DLL Look-Outs

Started by
16 comments, last by Brice Lambson 19 years ago
It's me again -- the kid that plunges in the deep end without knowing how to swim well enough. So, I split my Engine (2D via SDL) into Dynamicly Linked Libraries: Kernel.dll (imports SDL, SDL_image) Network.dll (imports Kernel, SDL_net) Audio.dll (imports SDL, SDL_mixer, Kernel) GUI.dll (imports SDL, SDL_image, Kernel) Script.dll (imports SDL, SDL_image, SDL_mixer, SDL_net, Kernel, Network, Audio, GUI) Engine.exe (imports SDL, SDL_image, SDL_mixer, SDL_net, Kernel, Network, Audio, GUI, Script) ...but now only half the data files load, and the graphics, that are drawn per-pixle by the code, are discolored. What might be the problem here? Or in other words: What are some things that I should look out for when using DLLs? Thanks. -Brice
--Brice Lambson
Advertisement
The biggest problem to look out for, in my experience, is using DLLs needlessly. Dynamic libraries serve a purpose, and that purpose is mostly to prevent identical code from being loaded into memory multiple times for different applications. Certain commonly used systems benefit from being made DLLs. But if only a single application is ever going to access a system, I question the need for it being made as a dynamic library in the first place.
If I had to guess, I would guess that there are some objects that are meant to be singletons but multiple instances are being made.
"I thought what I'd do was, I'd pretend I was one of those deaf-mutes." - the Laughing Man
I'm using DLLs so that if someone modifies part of the engine, you can just change the DLL file instead of having a million exe files for all the different possibilitys, and also it's easier to release new versions with updated parts by only releasing a new DLL for that part (instead of a-whole-nother EXE file).

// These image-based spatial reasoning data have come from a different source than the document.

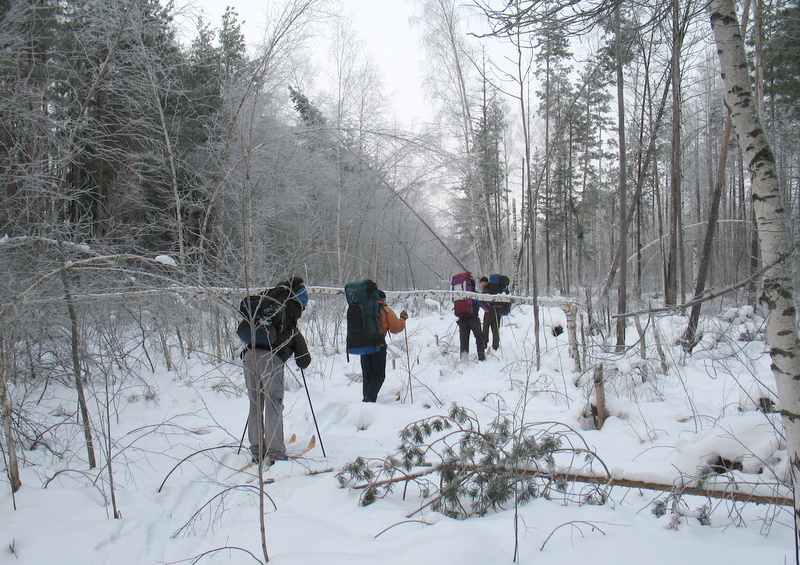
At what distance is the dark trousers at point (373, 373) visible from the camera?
6.29 metres

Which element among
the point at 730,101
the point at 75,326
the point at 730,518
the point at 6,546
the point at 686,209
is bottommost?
the point at 6,546

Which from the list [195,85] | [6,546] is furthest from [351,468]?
[195,85]

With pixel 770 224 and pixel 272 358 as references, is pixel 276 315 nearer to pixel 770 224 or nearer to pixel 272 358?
pixel 272 358

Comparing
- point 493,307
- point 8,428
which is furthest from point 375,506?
point 493,307

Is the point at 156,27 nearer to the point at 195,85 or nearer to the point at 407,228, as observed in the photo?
the point at 195,85

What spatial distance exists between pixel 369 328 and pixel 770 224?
4608mm

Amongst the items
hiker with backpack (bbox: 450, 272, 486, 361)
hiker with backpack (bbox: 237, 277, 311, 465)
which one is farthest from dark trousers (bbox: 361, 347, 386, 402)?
hiker with backpack (bbox: 450, 272, 486, 361)

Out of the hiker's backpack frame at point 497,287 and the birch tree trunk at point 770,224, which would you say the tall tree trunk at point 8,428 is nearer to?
the birch tree trunk at point 770,224

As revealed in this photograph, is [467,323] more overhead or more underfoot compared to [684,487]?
more overhead

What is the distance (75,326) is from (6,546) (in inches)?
60.5

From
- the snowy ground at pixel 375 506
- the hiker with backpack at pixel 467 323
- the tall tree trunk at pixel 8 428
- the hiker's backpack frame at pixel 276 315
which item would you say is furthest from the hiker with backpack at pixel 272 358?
the hiker with backpack at pixel 467 323

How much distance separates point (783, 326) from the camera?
7.18 ft

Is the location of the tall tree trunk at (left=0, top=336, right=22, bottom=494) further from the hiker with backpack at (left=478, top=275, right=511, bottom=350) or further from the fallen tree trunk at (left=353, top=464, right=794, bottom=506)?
the hiker with backpack at (left=478, top=275, right=511, bottom=350)

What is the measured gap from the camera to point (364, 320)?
6.21m
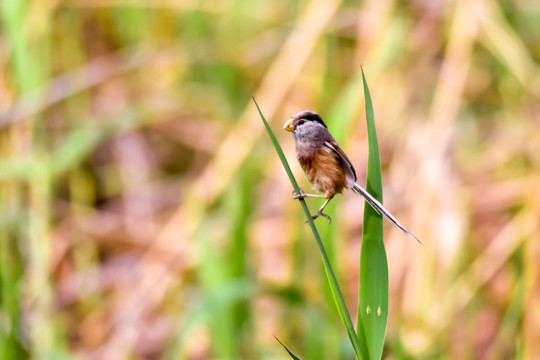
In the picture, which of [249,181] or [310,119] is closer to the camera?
[310,119]

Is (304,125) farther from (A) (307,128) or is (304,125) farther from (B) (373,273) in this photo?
(B) (373,273)

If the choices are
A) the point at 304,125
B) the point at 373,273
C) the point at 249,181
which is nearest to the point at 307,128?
the point at 304,125

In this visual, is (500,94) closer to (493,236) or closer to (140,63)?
(493,236)

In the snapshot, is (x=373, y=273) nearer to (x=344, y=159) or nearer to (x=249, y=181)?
(x=344, y=159)

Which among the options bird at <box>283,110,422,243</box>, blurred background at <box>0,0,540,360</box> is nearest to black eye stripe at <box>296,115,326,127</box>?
bird at <box>283,110,422,243</box>

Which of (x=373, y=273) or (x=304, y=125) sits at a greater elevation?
(x=304, y=125)

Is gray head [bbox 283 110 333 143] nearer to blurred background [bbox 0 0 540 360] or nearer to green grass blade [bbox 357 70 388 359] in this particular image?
green grass blade [bbox 357 70 388 359]

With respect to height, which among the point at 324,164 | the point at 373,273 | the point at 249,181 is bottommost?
the point at 249,181
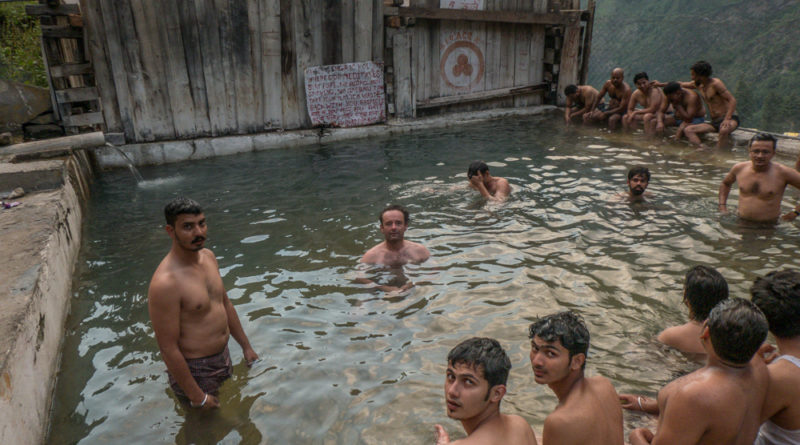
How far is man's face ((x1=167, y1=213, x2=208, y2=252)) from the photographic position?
10.5ft

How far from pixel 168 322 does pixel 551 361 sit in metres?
2.13

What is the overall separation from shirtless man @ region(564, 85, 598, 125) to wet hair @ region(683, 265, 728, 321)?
412 inches

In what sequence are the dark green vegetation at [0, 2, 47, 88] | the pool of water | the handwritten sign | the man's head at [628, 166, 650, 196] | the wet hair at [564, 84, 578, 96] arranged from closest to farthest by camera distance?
the pool of water < the man's head at [628, 166, 650, 196] < the handwritten sign < the dark green vegetation at [0, 2, 47, 88] < the wet hair at [564, 84, 578, 96]

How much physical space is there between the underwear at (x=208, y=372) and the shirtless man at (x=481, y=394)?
175cm

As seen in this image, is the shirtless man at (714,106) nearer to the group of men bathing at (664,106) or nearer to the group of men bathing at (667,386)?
the group of men bathing at (664,106)

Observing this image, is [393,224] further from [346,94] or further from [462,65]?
[462,65]

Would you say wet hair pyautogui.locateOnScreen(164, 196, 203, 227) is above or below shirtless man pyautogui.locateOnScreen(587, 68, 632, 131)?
above

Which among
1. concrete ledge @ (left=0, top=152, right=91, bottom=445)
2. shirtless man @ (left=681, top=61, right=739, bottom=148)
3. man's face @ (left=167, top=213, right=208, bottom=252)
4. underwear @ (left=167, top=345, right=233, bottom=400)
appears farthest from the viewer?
shirtless man @ (left=681, top=61, right=739, bottom=148)

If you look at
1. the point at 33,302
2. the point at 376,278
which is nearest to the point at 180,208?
the point at 33,302

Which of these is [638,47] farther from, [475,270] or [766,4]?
[475,270]

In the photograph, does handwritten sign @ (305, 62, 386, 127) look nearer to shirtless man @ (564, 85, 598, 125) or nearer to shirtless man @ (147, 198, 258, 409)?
shirtless man @ (564, 85, 598, 125)

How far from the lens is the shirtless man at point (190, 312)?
3.12 metres

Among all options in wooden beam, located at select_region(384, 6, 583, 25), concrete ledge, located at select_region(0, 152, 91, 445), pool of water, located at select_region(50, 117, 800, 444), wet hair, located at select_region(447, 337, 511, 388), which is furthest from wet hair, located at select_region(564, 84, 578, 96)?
wet hair, located at select_region(447, 337, 511, 388)

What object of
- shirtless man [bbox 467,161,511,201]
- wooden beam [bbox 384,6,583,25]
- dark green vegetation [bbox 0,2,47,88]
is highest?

All my singletons have checks on them -- an exception is thrown if that should ever happen. (...and yes, I do catch these exceptions.)
--Brice Lambson
Wait, so did all of this work before you moved it to .dlls?
Yes, it worked just fine, but now the font files (custom file format containing bitmap font data), and also the buttons which were drawn by the code are tinted red.
--Brice Lambson
I fixed it! Either I accidentally flipped the SDL_BYTEORDER == SDL_BIG_ENDIAN code, or DLLs switch from Big Endian to Little Endian. I'm going to guess that I screwed it up. :D Thanks for all you thoughts tough, I did learn a few things to look out for.
--Brice Lambson
Quote:Original post by Brice Lambson
I'm using DLLs so that if someone modifies part of the engine, you can just change the DLL file instead of having a million exe files for all the different possibilitys, and also it's easier to release new versions with updated parts by only releasing a new DLL for that part (instead of a-whole-nother EXE file).

All my singletons have checks on them -- an exception is thrown if that should ever happen. (...and yes, I do catch these exceptions.)


This isn't probably something you should use exceptions for. This is more of a logic error and they are better handled by asserts see Sutter and Alexandruescu item 68.

CHeers
Chris
CheersChris
...you're saying I should abort the entire program just because somebody accidentally created say two error logs?! It seems more logical to me just to throw an exception, catch it, and recover.
--Brice Lambson
Well actually Herb Sutter is saying it, you can take it up with him, exceptions should not not be used to catch logic errors. I just happen to agree with him.

In your case you should assert, don't hack around bad practices. Enforce good ones!!

Cheers
Chris
CheersChris

This topic is closed to new replies.